### Data records ###
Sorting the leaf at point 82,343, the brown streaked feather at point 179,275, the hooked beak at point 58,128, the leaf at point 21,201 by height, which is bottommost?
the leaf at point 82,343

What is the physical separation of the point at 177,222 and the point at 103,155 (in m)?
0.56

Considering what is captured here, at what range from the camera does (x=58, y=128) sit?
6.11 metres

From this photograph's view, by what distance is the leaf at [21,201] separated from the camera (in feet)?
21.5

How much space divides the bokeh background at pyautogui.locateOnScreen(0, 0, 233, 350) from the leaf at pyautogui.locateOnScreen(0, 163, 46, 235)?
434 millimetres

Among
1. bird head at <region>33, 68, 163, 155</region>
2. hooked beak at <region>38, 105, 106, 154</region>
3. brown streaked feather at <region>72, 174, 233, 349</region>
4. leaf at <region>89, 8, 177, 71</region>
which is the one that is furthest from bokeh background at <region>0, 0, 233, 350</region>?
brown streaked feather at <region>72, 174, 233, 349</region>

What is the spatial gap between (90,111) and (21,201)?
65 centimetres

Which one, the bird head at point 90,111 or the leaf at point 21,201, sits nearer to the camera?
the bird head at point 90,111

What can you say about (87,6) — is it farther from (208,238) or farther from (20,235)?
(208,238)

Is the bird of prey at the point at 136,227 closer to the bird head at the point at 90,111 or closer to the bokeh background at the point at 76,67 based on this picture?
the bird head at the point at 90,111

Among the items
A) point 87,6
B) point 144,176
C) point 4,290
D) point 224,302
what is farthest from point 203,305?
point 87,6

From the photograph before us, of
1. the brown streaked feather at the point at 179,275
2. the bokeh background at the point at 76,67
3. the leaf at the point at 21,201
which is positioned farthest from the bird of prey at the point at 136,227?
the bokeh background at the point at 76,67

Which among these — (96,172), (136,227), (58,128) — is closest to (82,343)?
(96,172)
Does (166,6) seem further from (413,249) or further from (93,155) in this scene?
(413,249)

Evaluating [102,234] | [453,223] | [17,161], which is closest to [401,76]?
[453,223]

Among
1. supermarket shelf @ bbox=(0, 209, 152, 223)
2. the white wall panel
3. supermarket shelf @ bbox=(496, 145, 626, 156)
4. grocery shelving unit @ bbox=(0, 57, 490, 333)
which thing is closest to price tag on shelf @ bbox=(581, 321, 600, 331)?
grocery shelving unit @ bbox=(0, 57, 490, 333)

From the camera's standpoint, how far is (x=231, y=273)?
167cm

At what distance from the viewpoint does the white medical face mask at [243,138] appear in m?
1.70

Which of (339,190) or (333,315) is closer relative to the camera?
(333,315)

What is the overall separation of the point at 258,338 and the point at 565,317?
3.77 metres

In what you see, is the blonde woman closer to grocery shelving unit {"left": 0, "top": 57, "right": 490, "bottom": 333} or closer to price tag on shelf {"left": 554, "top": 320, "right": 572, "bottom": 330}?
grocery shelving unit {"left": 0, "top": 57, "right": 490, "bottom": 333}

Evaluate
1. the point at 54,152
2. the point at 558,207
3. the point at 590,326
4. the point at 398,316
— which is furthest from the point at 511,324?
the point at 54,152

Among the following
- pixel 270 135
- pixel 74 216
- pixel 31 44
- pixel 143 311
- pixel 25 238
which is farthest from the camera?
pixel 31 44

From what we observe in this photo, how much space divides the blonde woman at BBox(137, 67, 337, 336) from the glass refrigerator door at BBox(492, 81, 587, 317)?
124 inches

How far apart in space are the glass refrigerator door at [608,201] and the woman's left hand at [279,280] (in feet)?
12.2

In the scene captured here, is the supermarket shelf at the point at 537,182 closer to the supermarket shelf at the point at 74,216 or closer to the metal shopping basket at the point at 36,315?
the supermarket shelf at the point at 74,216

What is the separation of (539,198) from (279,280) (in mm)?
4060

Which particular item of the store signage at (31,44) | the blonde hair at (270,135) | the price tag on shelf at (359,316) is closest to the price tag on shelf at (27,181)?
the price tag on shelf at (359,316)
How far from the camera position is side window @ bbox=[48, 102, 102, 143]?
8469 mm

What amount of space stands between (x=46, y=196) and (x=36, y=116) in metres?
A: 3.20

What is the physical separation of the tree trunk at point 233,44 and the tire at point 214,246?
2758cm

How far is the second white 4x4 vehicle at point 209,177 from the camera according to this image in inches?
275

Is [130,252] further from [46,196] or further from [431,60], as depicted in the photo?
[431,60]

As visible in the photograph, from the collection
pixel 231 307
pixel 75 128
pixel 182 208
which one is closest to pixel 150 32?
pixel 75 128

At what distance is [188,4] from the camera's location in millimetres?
###
### Exercise details:
Will you write out all of the data above word for word, keeping every line as it appears?

### Final result:
Sorting the leaf at point 82,343, the brown streaked feather at point 179,275, the hooked beak at point 58,128, the leaf at point 21,201 by height, which is bottommost?
the leaf at point 82,343

What is the physical separation of the point at 177,222 and the point at 103,155 (in m)?
0.56

Considering what is captured here, at what range from the camera does (x=58, y=128) sit?
6.11 metres

From this photograph's view, by what distance is the leaf at [21,201] separated from the camera (in feet)?
21.5

How much space divides the bokeh background at pyautogui.locateOnScreen(0, 0, 233, 350) from the leaf at pyautogui.locateOnScreen(0, 163, 46, 235)?
434 millimetres

Among
1. bird head at <region>33, 68, 163, 155</region>
2. hooked beak at <region>38, 105, 106, 154</region>
3. brown streaked feather at <region>72, 174, 233, 349</region>
4. leaf at <region>89, 8, 177, 71</region>
which is the one that is furthest from bokeh background at <region>0, 0, 233, 350</region>?
brown streaked feather at <region>72, 174, 233, 349</region>

What is the spatial gap between (90,111) and (21,201)?
65 centimetres

Which one, the bird head at point 90,111 or the leaf at point 21,201, sits nearer to the camera?
the bird head at point 90,111

What can you say about (87,6) — is it farther from (208,238) or farther from (20,235)?
(208,238)

Is the bird of prey at the point at 136,227 closer to the bird head at the point at 90,111 or closer to the bokeh background at the point at 76,67 based on this picture?
the bird head at the point at 90,111

Among the items
A) point 87,6
B) point 144,176
C) point 4,290
D) point 224,302
what is farthest from point 203,305?
point 87,6

From the photograph before us, of
1. the brown streaked feather at the point at 179,275
2. the bokeh background at the point at 76,67
3. the leaf at the point at 21,201
which is positioned farthest from the bird of prey at the point at 136,227?
the bokeh background at the point at 76,67

Which among these — (96,172), (136,227), (58,128) — is closest to (82,343)?
(96,172)
Does (166,6) seem further from (413,249) or further from (93,155) in this scene?
(413,249)

Evaluating [102,234] | [453,223] | [17,161], which is closest to [401,76]?
[453,223]

Among
1. supermarket shelf @ bbox=(0, 209, 152, 223)
2. the white wall panel
3. supermarket shelf @ bbox=(496, 145, 626, 156)
4. grocery shelving unit @ bbox=(0, 57, 490, 333)
which thing is closest to price tag on shelf @ bbox=(581, 321, 600, 331)?
grocery shelving unit @ bbox=(0, 57, 490, 333)

From the camera's standpoint, how far is (x=231, y=273)?
167cm

At what distance from the viewpoint does the white medical face mask at [243,138] appear in m?
1.70

Which of (339,190) or (333,315) is closer relative to the camera?
(333,315)

What is the overall separation of the point at 258,338 and the point at 565,317?
3.77 metres

In what you see, is the blonde woman closer to grocery shelving unit {"left": 0, "top": 57, "right": 490, "bottom": 333} or closer to price tag on shelf {"left": 554, "top": 320, "right": 572, "bottom": 330}?
grocery shelving unit {"left": 0, "top": 57, "right": 490, "bottom": 333}

Evaluate
1. the point at 54,152
2. the point at 558,207
3. the point at 590,326
4. the point at 398,316
— which is furthest from the point at 511,324?
the point at 54,152

Among the following
- pixel 270 135
- pixel 74 216
- pixel 31 44
- pixel 143 311
- pixel 25 238
which is farthest from the camera?
pixel 31 44

From what we observe in this photo, how much space divides the blonde woman at BBox(137, 67, 337, 336) from the glass refrigerator door at BBox(492, 81, 587, 317)?
124 inches

How far apart in space are the glass refrigerator door at [608,201] and the woman's left hand at [279,280] (in feet)?
12.2

In the scene captured here, is the supermarket shelf at the point at 537,182 closer to the supermarket shelf at the point at 74,216 or closer to the metal shopping basket at the point at 36,315?
the supermarket shelf at the point at 74,216

What is the separation of (539,198) from (279,280) (in mm)?
4060

Which particular item of the store signage at (31,44) | the blonde hair at (270,135) | the price tag on shelf at (359,316) is closest to the price tag on shelf at (27,181)?
the price tag on shelf at (359,316)
How far from the camera position is side window @ bbox=[48, 102, 102, 143]?
8469 mm

What amount of space stands between (x=46, y=196) and (x=36, y=116) in metres?
A: 3.20

What is the physical separation of the tree trunk at point 233,44 and the tire at point 214,246?
2758cm

How far is the second white 4x4 vehicle at point 209,177 from the camera according to this image in inches?
275

Is [130,252] further from [46,196] or further from [431,60], as depicted in the photo?
[431,60]

As visible in the photograph, from the collection
pixel 231 307
pixel 75 128
pixel 182 208
which one is closest to pixel 150 32?
pixel 75 128

At what distance is [188,4] from the camera's location in millimetres?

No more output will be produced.